Senate hearings for the reconfirmation of Federal Reserve Chairman Ben Bernanke started this week. He is expected to be reconfirmed. Aside from a few Republican Senators, criticism seems to be light. Senator Jim De Mint of South Carolina almost identified the problem. In an exchange with Bernanke (see the video here), De Mint asks about the duties of the Fed. (The questions have been edited for the sake of brevity, the answers are in full).
De Mint: One of the goals is fostering the stability of the financial system in containing systemic risk. Has the Fed accomplished that goal?
Bernanke: No, be we have lots of other co-conspirators in that problem.
De Mint: Another is supervising and regulating the banking system to promote safety and soundness.
Bernanke: We've found some mistakes and we've tried to improve them.
De Mint: Another is conducting the nation's monetary policy in pursuit of the statutory objective of maximum employment.
Bernanke: We've moved monetary policy was much as possible to try to support employment growth, but obviously a 10% unemployment rate is not very satisfactory.
The problems are not so much with Bernanke as they are with the Federal Reserve Bank itself. Trying to manage, or even anticipate the thousands of individual economic decisions made every day by 300 million Americans is likely impossible. It should also be noted that government is very much a part of the system, and therefore plays a role in the systemic risk. All debt requires a buyer- a financier- someone who will take the risk of loaning money in return for the cash flow generated by the interest rate. With Congressional over-spending, the depreciating dollar, and interest rates as low as possible, foreign buyers of federal debt are becoming scarce. The risks outweigh the benefits.
Margaret Thatcher once said that "socialism works until you run out of rich people". It seems to me that the banks and the politicians have run out of consumers, and what we are witnessing is the end of the Consumer Society. Nowhere is it reported on the amount of loans that are rejected. I doubt that anyone even tracks that number. It was always assumed that people would want loans if they could get them. Why spend your own money when you can spend somebody else's. I suspect that assumption is no longer true.
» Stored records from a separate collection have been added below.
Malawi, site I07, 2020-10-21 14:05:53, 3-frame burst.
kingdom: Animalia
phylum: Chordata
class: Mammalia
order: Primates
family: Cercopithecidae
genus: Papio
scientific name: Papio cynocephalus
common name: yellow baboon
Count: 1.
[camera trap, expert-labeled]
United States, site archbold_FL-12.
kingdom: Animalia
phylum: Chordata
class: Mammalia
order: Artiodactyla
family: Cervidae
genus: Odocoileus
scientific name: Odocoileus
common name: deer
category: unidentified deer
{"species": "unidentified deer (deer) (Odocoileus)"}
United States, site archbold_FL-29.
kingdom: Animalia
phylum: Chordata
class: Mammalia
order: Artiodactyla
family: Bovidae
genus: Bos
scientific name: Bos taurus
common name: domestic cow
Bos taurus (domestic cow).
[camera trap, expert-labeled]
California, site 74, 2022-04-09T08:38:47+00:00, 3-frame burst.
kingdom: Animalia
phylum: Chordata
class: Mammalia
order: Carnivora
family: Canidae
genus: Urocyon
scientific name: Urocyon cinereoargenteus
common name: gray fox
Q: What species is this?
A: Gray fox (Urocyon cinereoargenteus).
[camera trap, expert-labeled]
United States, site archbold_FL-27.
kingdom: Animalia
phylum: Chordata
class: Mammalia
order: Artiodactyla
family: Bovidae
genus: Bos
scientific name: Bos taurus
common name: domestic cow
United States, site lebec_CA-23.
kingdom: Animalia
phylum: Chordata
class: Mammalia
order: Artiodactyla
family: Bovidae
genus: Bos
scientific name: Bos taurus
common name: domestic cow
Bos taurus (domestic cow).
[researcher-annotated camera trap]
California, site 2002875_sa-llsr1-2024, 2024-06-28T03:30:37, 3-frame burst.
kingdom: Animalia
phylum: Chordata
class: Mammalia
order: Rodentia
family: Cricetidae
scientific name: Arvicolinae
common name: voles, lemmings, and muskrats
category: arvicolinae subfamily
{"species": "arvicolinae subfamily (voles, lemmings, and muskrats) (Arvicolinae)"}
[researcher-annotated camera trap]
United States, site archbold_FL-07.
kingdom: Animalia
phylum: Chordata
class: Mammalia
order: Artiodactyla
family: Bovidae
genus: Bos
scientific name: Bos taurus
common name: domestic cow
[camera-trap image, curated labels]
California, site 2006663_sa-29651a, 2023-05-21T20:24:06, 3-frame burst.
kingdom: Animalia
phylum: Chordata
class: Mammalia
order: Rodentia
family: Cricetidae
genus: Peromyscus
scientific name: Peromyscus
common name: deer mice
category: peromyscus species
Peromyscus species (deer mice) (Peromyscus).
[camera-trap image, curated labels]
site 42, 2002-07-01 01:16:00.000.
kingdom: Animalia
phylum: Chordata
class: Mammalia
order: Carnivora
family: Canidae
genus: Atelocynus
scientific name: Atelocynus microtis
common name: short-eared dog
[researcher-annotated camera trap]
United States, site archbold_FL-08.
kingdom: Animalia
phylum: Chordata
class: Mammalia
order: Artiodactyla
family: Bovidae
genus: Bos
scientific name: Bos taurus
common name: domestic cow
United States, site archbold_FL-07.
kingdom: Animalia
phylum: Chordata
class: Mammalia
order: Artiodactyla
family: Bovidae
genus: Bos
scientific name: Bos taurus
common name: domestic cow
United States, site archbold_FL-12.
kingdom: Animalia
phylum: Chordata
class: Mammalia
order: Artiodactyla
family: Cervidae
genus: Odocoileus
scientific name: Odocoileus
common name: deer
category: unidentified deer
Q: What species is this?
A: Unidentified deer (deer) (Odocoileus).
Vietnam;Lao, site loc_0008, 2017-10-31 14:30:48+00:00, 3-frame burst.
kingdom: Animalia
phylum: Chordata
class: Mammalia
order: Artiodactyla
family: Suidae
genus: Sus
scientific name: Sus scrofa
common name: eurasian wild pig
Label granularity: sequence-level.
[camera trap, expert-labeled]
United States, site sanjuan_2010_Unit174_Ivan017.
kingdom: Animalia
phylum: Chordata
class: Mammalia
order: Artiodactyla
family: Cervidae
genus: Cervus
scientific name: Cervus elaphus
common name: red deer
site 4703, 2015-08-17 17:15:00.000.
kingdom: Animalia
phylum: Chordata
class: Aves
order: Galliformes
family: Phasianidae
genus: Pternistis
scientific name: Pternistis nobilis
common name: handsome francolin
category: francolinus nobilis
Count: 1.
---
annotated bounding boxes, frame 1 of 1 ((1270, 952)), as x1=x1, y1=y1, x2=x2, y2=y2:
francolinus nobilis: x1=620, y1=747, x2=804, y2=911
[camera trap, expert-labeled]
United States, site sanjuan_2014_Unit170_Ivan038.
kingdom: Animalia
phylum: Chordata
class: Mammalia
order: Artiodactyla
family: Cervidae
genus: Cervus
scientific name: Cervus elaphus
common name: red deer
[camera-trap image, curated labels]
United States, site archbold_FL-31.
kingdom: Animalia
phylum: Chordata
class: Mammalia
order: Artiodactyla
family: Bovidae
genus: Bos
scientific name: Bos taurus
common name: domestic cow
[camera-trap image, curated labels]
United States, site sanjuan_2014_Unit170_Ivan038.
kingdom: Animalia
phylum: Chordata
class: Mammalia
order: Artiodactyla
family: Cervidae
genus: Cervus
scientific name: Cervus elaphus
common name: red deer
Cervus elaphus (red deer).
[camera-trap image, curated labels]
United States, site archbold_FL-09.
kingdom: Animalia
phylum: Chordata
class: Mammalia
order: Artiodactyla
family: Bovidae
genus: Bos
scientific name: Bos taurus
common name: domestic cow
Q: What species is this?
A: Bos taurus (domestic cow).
One almost has to feel sorry for Ben Bernanke. Almost. Fed chairmen have always walked a thin line between the halls of power and the money centers. Produce just enough inflation to keep businesses hiring, debt accumulation payable, the bottom lines padded, and the people won't ask questions. Bernanke's misfortune is that after 95 years of Fed secrecy, the truth is coming out. Sharp downturns always unmask the frauds, and our government's monetary policy is one of them.